Ventura Training Center hosts open house event

Ventura Training Center open house features cadets and a fire engine.
VTC cadets demonstrated skills they've learned during a recent open house.

The Ventura Training Center (VTC) recently hosted an open house where media and members of the Ventura County Public Defender’s Office got a closer look at the program. The VTC offers a unique training opportunity for formerly-incarcerated firefighters to continue their professional education while performing an essential service for the state.

More than 100 participants have already found full-time employment with a variety of fire response agencies.

Program graduates become fully-certified wildland firefighters, and are highly qualified for positions with local, state, municipal, and federal fire agencies. In May 2022, more than half the cadets accepted positions with fire agencies before graduation.

A panel discussion featured current VTC cadets and agency leaders from CDCR’s Division of Adult Parole Operations (DAPO), California Department of Forestry and Fire Protection (CAL FIRE), California Conservation Corps (CCC), and the Anti-Recidivism Coalition (ARC).
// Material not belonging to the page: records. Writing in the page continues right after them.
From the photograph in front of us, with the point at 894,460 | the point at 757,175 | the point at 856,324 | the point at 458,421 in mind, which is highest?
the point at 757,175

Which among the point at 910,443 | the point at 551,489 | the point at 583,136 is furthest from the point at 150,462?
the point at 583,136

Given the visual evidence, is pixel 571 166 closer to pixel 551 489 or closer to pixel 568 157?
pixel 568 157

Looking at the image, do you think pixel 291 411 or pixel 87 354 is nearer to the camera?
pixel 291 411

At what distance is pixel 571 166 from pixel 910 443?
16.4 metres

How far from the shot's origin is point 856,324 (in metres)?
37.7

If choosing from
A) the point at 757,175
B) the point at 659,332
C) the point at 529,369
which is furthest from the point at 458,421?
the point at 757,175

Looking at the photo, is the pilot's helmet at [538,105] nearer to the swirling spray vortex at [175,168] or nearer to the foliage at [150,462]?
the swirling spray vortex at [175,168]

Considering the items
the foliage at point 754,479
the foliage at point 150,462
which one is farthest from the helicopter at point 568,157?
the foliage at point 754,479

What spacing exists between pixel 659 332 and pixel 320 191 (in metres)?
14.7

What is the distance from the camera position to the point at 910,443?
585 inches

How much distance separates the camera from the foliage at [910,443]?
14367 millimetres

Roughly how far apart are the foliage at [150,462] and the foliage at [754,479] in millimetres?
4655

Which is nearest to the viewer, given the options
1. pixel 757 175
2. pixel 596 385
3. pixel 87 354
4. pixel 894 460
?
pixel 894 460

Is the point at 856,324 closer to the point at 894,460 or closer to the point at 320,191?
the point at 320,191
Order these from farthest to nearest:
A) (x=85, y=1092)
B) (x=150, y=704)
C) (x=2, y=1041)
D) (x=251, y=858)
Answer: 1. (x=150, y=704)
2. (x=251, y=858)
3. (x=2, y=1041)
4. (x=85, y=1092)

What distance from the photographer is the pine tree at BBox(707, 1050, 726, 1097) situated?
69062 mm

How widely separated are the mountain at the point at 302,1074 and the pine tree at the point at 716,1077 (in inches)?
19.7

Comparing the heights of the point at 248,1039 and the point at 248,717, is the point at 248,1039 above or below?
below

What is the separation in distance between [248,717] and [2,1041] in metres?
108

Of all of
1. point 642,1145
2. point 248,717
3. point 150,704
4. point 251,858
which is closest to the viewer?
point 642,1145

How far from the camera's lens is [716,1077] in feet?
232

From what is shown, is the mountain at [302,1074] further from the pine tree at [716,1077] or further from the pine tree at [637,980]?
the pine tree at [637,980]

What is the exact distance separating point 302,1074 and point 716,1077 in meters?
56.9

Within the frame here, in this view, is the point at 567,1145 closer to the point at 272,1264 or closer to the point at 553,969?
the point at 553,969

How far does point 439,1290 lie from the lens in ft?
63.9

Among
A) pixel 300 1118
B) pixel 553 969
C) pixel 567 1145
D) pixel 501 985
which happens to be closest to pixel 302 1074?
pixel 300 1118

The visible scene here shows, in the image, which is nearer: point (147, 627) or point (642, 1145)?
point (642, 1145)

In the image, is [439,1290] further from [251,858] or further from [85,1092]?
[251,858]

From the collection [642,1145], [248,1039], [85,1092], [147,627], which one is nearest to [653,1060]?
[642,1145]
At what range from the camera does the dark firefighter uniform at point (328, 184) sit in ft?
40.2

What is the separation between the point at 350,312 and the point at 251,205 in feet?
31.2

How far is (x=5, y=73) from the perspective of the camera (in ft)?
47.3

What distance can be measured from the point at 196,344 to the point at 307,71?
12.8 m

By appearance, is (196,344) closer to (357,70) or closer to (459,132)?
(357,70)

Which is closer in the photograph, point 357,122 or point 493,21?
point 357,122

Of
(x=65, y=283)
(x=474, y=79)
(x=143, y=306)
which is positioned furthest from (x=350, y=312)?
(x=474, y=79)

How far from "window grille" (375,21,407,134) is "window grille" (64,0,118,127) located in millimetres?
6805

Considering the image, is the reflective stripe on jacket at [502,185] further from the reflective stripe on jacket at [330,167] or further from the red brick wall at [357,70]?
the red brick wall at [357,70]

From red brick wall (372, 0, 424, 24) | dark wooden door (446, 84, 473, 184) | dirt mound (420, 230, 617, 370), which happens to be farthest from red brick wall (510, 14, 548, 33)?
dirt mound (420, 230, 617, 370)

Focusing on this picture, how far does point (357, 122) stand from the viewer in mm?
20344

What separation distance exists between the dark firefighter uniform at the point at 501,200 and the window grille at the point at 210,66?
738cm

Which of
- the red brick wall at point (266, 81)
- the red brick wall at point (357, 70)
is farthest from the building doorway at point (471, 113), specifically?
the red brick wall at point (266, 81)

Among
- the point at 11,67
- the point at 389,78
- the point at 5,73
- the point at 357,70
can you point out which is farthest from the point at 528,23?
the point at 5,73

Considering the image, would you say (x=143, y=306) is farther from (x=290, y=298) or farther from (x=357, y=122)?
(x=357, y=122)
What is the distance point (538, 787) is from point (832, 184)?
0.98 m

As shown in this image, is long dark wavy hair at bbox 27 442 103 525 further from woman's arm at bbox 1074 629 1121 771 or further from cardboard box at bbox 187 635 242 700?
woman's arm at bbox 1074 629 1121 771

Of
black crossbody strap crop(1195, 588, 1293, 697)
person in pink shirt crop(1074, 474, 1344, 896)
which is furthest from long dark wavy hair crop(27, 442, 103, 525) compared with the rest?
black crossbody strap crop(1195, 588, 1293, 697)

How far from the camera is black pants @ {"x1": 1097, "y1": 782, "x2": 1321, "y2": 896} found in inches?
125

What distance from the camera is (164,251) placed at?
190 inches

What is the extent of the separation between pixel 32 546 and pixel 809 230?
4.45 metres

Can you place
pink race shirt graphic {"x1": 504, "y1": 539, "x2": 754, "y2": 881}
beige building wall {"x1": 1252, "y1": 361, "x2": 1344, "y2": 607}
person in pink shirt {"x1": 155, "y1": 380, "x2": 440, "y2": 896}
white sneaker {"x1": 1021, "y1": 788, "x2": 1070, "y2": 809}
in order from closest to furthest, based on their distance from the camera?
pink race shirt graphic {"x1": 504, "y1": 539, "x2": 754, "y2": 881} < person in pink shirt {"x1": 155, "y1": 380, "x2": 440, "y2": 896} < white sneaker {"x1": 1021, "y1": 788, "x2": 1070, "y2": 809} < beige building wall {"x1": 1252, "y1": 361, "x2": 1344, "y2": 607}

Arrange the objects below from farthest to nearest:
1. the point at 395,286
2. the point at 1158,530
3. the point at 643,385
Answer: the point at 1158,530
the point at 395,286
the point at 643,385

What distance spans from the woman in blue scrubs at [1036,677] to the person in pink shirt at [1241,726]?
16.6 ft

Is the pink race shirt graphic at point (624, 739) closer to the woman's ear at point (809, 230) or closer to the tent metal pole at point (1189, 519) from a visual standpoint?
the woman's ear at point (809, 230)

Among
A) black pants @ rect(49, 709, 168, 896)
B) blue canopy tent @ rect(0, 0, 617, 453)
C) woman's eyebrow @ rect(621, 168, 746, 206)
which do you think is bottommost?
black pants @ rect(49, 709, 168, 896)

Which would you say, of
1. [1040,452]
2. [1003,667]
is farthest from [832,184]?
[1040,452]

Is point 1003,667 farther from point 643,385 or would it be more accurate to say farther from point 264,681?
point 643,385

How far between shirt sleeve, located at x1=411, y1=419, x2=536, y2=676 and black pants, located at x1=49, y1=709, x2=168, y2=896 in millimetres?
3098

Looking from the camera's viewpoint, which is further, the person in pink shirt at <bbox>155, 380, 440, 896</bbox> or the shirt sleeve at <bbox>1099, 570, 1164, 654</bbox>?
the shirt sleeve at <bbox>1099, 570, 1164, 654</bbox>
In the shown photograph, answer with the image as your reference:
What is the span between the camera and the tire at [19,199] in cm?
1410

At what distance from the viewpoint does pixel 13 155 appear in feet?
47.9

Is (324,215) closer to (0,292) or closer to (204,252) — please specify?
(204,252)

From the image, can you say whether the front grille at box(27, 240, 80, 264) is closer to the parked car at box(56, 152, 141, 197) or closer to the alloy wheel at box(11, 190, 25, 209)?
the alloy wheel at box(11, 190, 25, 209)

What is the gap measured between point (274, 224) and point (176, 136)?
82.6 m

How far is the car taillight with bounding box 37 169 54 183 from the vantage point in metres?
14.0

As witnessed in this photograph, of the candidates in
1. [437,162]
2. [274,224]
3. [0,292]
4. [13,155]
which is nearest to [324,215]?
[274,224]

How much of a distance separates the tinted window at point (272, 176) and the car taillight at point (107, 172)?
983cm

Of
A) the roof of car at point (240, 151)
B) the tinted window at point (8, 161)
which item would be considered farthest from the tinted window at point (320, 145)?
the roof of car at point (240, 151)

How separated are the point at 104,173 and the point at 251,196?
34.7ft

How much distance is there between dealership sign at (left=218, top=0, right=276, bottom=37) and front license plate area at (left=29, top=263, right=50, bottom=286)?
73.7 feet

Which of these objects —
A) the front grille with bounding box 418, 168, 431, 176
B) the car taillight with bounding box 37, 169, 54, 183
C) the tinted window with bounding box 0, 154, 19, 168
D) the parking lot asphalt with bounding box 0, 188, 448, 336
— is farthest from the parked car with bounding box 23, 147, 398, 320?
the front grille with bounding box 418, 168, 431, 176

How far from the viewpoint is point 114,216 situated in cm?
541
Speakers addressed training and personal development, enrollment and graduation numbers, and other rehabilitative programs offered in support of basic firefighter training. Those programs include high school/GED courses, tattoo removal services, counseling, and easily accessible peer mentors. To date, 62 participants have received their high school diplomas.

Ventura Training Center open house showcases successes

Current participants discussed their drive to complete the 18-month program and find employment in the fire service profession.

“To have people who believed in me when I didn’t believe in myself, when I needed it most; it gave me motivation,” said Javon Wright.

“I’m more comfortable here sometimes than I am with my own family,” said participant Anthony Barajas.

Cadets demonstrated a “tool-out,” or the process firefighters use to prepare their equipment when responding to a wildland fire. They also showcased how they would approach a structure fire with a truck, hose, and ladder.

“When I was little, I wanted to be a superhero,” Wright said, beaming. “To fight fires, you need to be a superhero!”

Visitors were also given a tour of the facility, including the gym, common areas, classrooms, and equipment storage.

As of July 2022, the program has 60 participants. A new class begins August 8.

Success after graduation

While incarcerated, Henry Herrera discovered his new career, serving on a hand crew for three seasons at Francisquito Camp (#4). For his crime, Herrera spent eight years away from his family. To advance his career, he made the difficult decision to spend another 18 months away at VTC.

By completing the program, he knew it could make him a better provider. A month after his release, he was accepted and started training at VTC.

Graduating May 2022 with 25 other cadets, Herrera is now a wildland firefighter with CAL FIRE’s Lassen-Modoc Unit. He aspires to become a crew captain. He is currently pursuing his Emergency Medical Technician (EMT) certification and record expungement through AB2147.